Only 9% of study participants did not drink alcohol during the 7-day lead-in period before treatment initiation. In this subgroup, the applicant's analysis showed that treatment with depot naltrexone was associated with a very substantial reduction in the event rate of heavy drinking. Even with fewer than 20 subjects per group, statistical significance was reached in this subgroup. In contrast, only a nonsignificant reduction in heavy drinking, using the applicant's analysis, was seen in the 91% of patients who consumed alcohol in the week before treatment initiation.

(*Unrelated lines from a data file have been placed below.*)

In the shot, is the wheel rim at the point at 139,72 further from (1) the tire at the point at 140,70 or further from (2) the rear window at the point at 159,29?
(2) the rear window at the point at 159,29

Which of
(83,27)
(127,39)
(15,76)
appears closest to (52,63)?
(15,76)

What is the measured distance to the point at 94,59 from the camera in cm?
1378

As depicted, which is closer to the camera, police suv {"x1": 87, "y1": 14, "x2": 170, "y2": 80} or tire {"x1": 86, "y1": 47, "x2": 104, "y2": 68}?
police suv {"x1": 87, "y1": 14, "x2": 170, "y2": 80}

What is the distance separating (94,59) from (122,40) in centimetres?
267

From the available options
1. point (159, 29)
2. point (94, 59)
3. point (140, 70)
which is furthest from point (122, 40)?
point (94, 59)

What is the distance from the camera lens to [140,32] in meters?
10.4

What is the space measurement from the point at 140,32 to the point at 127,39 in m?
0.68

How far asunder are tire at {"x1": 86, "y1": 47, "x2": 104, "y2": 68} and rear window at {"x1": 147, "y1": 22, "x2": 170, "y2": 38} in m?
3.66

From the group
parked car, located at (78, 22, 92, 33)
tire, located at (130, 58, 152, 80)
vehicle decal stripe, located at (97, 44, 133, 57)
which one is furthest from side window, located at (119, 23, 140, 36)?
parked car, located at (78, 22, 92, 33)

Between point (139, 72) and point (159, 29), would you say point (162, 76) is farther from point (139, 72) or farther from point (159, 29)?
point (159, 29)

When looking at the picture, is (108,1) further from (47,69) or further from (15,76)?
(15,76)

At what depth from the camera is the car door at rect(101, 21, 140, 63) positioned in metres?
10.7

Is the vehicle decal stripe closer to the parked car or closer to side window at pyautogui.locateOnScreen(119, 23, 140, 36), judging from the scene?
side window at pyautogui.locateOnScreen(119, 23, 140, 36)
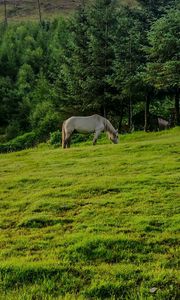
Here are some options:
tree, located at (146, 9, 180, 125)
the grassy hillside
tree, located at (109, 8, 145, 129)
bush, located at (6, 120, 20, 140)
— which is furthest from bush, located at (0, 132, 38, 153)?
the grassy hillside

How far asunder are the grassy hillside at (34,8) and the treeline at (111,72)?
8385cm

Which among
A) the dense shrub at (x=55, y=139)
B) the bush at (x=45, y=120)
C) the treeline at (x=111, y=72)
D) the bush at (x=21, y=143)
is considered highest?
the treeline at (x=111, y=72)

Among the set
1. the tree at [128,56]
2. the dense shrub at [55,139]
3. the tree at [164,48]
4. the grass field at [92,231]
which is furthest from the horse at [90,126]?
the dense shrub at [55,139]

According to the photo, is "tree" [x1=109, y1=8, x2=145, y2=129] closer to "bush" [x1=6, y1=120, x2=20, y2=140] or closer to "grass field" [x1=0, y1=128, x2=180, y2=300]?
"bush" [x1=6, y1=120, x2=20, y2=140]

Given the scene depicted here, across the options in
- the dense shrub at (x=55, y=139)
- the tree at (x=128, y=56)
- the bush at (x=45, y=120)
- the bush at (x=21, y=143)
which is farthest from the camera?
the bush at (x=45, y=120)

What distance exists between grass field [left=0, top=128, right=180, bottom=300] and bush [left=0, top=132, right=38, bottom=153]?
2563 cm

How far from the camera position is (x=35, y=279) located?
8.47 m

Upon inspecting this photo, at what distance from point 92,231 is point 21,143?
35919 mm

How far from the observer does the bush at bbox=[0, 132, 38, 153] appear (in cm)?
4346

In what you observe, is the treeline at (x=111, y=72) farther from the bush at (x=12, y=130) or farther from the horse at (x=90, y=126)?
the horse at (x=90, y=126)

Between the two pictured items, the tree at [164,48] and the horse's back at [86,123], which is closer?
the horse's back at [86,123]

The FDA's approach to the responder analysis demonstrated a similar phenomenon. For the responder analysis, patients who did not drink heavily from the end of the ‘grace period' to the end of the treatment period were operationally defined as responders. FDA allowed for a grace period in the analysis, during which patients who sampled alcohol would not be counted as treatment non-responders for two reasons: to allow for engagement in treatment, and to address the hypothesis that naltrexone works by reducing the reward experienced when alcoholics consume alcohol, thus decreasing the potential for a ‘lapse' to turn into a ‘relapse.' In the FDA's analysis, in the study population as a whole, few subjects achieved a complete absence of any heavy drinking days, and no effect of naltrexone treatment was apparent when the rates were inspected. In contrast, the success of the very small subgroup who were abstinent at baseline was impressive and a clear treatment effect was observed http://www.accessdata.fda.gov/drugsatfda_docs/nda/2006/021897_toc
Therefore, the study drug seemed to be effective only in the small subgroup who did not drink during the lead-in period. Taking into consideration the lack of any prior evidence that naltrexone has an effect on drinking in patients who are drinking at treatment initiation, the FDA determined that efficacy had been demonstrated only in the subgroup of patients who have been able to refrain from drinking for at least a brief period (several days) at the time of treatment initiation.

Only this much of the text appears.